Document section:
'''

EEOC issues long-awaited proposed rule on application of ADA to employer wellness programs

Emphasizing confidentiality and allowing employer incentives, the EEOC has published its Notice of Proposed Rulemaking (NPRM) describing how the ADA applies to employer wellness programs that are part of group health plans. Notably, the proposed rule does not address the extent to which Title II of GINA affects an employer's ability to condition incentives on a family member's participation in a wellness program, which the agency said it will address later. Although the proposed rule was officially published on April 20, it was made available in the public inspection portion of the Federal Register on April 16th. Public comments can be submitted for 60 days from that date (until Friday, June 19). The agency has also published a Fact Sheet for Small Business and a Q&A document for the general public, both of which are posted on the agency's website. The EEOC's press release says its proposed rule would provide "much needed guidance to both employers and employees" about how wellness programs offered as part of an employer's group health plan can comply with the ADA consistent with provisions governing wellness programs in the Health Insurance Portability and Accountability Act (HIPAA), as amended by the Affordable Care Act.


Another drilling company resolves EEOC suit; disability discrimination alleged

In a continuing trend of settlements resolving lawsuits targeting the gas and oil drilling industry, the EEOC announced on April 22, that a Tulsa-based drilling contractor will pay a former employee $59,000 to settle a disability discrimination lawsuit brought by the commission. The company had forced a derrick hand at its Alice, Texas, location off the job because he was taking prescribed medications to treat chronic pain associated with a degenerative disk condition, according to the agency. The EEOC asserted that the company ultimately fired the derrick hand despite his doctor's determination that he was fit to return to work. In addition, the EEOC held that the company engaged in unlawful disability-related inquiries and medical exams of employees, and required all employees to disclose prescribed medications and over-the-counter drugs to management. The EEOC also challenged practices that essentially barred from employment workers who took prescribed medications that the company deemed capable of impairing job performance, regardless of whether the employee was actually affected by the medication, and even when the employee was cleared by a doctor to work while taking the medication.

'''

[Dataset records]
'''

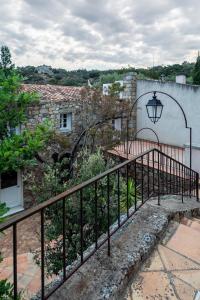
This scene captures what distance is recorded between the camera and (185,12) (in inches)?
440

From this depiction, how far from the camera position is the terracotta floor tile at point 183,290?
227 cm

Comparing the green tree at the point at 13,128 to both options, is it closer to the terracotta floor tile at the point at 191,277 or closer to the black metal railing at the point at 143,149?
the terracotta floor tile at the point at 191,277

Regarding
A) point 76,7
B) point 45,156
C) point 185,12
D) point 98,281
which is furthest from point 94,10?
point 98,281

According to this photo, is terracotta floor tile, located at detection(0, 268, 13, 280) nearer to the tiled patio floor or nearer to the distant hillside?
the tiled patio floor

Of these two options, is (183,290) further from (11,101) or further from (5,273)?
(5,273)

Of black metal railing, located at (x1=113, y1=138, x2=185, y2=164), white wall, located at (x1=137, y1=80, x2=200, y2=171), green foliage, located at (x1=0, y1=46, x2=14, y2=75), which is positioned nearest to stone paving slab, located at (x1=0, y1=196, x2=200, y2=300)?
green foliage, located at (x1=0, y1=46, x2=14, y2=75)

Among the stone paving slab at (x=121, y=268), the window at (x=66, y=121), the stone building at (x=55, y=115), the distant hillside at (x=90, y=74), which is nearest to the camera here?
the stone paving slab at (x=121, y=268)

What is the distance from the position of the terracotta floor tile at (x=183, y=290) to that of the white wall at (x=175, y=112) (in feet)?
35.3

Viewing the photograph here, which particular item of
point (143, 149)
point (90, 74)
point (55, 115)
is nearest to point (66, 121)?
point (55, 115)

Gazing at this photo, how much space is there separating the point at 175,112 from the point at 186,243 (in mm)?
11133

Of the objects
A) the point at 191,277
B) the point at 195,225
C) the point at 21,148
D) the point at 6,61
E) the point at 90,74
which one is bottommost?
the point at 195,225

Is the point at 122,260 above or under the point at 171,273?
above

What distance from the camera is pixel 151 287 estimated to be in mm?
2348

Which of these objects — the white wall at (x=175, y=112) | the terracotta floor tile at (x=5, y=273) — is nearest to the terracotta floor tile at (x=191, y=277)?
the terracotta floor tile at (x=5, y=273)
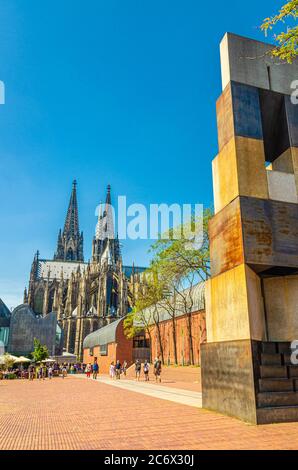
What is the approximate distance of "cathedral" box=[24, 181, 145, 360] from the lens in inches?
2960

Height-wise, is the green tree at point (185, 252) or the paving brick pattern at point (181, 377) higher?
the green tree at point (185, 252)

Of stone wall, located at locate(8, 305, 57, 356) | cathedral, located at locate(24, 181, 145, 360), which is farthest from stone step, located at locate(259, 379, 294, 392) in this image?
stone wall, located at locate(8, 305, 57, 356)

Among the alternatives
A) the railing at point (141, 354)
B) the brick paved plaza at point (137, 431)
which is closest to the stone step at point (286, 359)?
the brick paved plaza at point (137, 431)

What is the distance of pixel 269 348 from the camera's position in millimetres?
8961

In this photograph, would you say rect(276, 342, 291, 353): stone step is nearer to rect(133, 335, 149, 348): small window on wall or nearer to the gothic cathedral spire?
rect(133, 335, 149, 348): small window on wall

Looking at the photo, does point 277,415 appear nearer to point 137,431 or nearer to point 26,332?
point 137,431

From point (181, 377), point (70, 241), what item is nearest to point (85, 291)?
point (70, 241)

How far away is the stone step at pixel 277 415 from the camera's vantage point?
24.8ft

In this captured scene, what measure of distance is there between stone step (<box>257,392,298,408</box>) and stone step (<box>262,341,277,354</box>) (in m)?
1.09

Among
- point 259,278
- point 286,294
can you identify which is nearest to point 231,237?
point 259,278

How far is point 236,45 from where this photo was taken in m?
10.8

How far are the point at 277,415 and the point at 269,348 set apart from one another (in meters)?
1.68

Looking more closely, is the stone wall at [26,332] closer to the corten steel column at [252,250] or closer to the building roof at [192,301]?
the building roof at [192,301]

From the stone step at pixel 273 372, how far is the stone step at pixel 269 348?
0.50 m
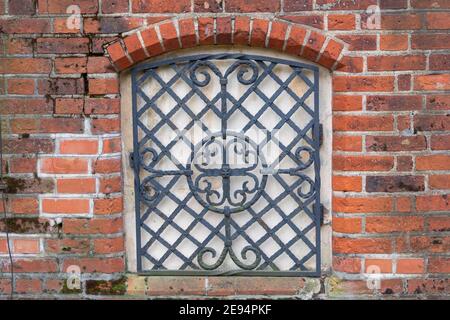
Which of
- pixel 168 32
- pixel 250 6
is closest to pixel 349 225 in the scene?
pixel 250 6

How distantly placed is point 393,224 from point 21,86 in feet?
6.11

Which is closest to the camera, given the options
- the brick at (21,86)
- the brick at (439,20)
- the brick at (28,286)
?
the brick at (439,20)

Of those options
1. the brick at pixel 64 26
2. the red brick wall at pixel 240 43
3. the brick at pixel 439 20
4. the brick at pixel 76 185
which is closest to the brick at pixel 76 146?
the red brick wall at pixel 240 43

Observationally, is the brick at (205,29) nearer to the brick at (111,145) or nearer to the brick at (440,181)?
the brick at (111,145)

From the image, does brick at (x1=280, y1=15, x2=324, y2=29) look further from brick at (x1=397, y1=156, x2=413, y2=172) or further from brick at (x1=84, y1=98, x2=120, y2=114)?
brick at (x1=84, y1=98, x2=120, y2=114)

'''

What the task asks: In the EEOC news items, how much will the Tulsa-based drilling contractor pay its former employee to settle the disability discrimination lawsuit?

Output for this exercise: $59,000